--- Source data ---

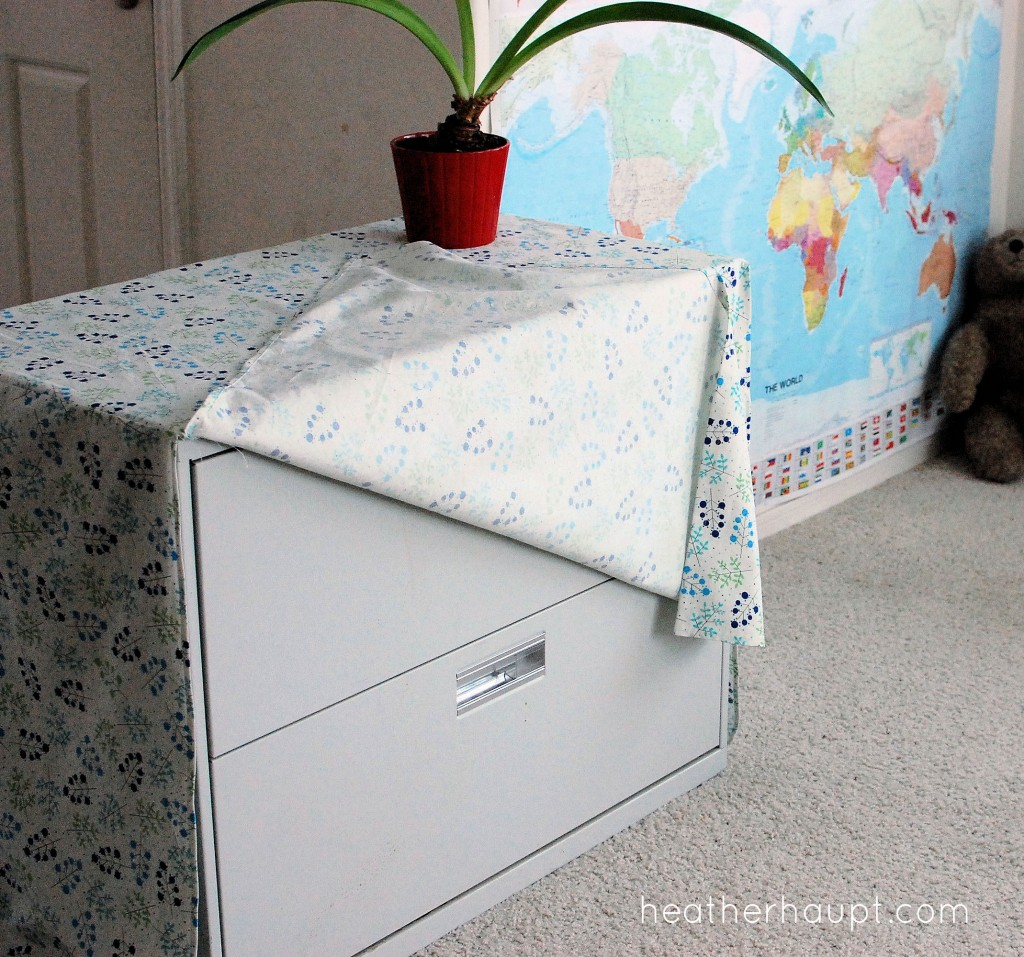 Get creative by covering a filing cabinet with fabric to hide the office look. :)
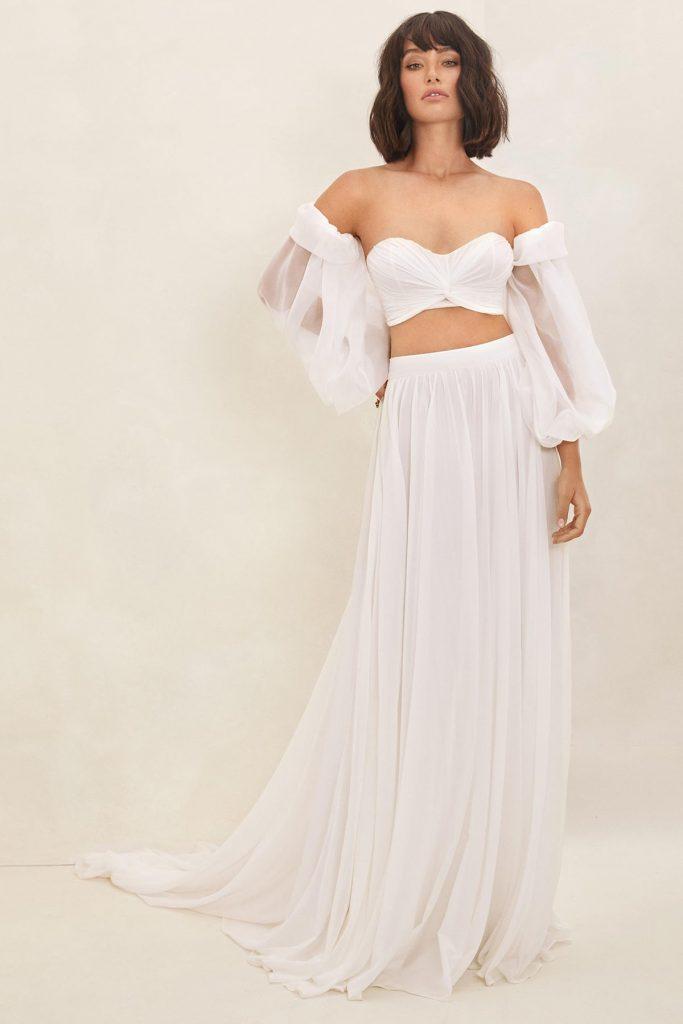 In questa foto una modella indossa un abito da sposa crop top perfetto per un matrimonio in spiaggia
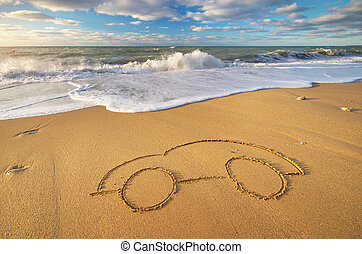 Draw car on beach sand.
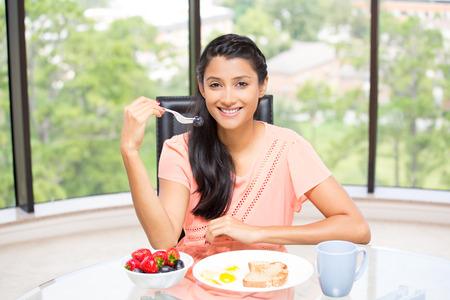 fille arabe: Portrait Gros plan d'un jeune, femme d'affaires attrayant, Kick Start journée avec petit déjeuner sain, bol de fruits, oeufs, thé vert, sourire employé énergique. Fenêtre en verre isolée verdure intérieure arrière-plan. Banque d'images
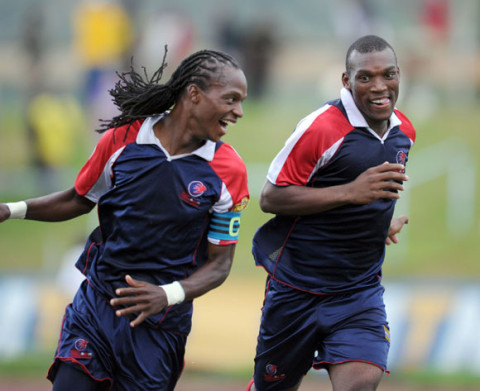 Mfanafuthi Mbhembe of Mbabane Swallows celebrates with teammate Sabelo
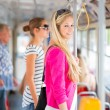 Pretty, young woman on a streetcar/tramway — Стоковая фотография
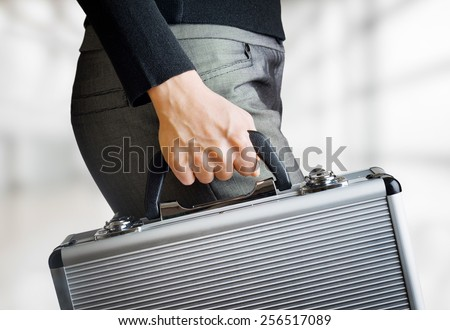 Business woman holding an aluminum briefcase and hurrying to work. Confident woman preparing for important negotiations and deals. Money and documents in safe hands of office worker. - stock photo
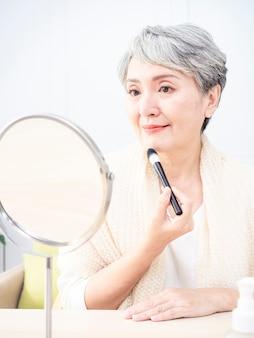 Starszy azjatykcia kobieta nakłada fundament na jej policzek za pomocą pędzla do makijażu, siedząc samotnie przed lustrem.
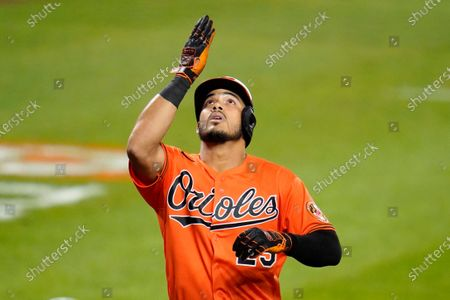 Baltimore Orioles' Anthony Santander gestures after hitting a two-run home run off Boston Red Sox relief pitcher Josh Taylor during the eighth inning of a baseball game, in Baltimore. The Orioles won 5-4 in ten innings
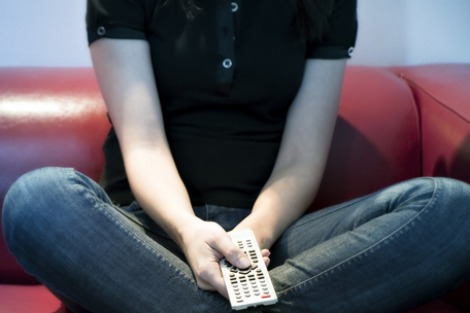 Person sitting cross legged on couch clutching remote control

---

Here the records must be restated exactly, minus any images.

 Get creative by covering a filing cabinet with fabric to hide the office look. :)
 In questa foto una modella indossa un abito da sposa crop top perfetto per un matrimonio in spiaggia
 Draw car on beach sand.
 fille arabe: Portrait Gros plan d'un jeune, femme d'affaires attrayant, Kick Start journée avec petit déjeuner sain, bol de fruits, oeufs, thé vert, sourire employé énergique. Fenêtre en verre isolée verdure intérieure arrière-plan. Banque d'images
 Mfanafuthi Mbhembe of Mbabane Swallows celebrates with teammate Sabelo
 Pretty, young woman on a streetcar/tramway — Стоковая фотография
 Business woman holding an aluminum briefcase and hurrying to work. Confident woman preparing for important negotiations and deals. Money and documents in safe hands of office worker. - stock photo
 Starszy azjatykcia kobieta nakłada fundament na jej policzek za pomocą pędzla do makijażu, siedząc samotnie przed lustrem.
 Baltimore Orioles' Anthony Santander gestures after hitting a two-run home run off Boston Red Sox relief pitcher Josh Taylor during the eighth inning of a baseball game, in Baltimore. The Orioles won 5-4 in ten innings
 Person sitting cross legged on couch clutching remote control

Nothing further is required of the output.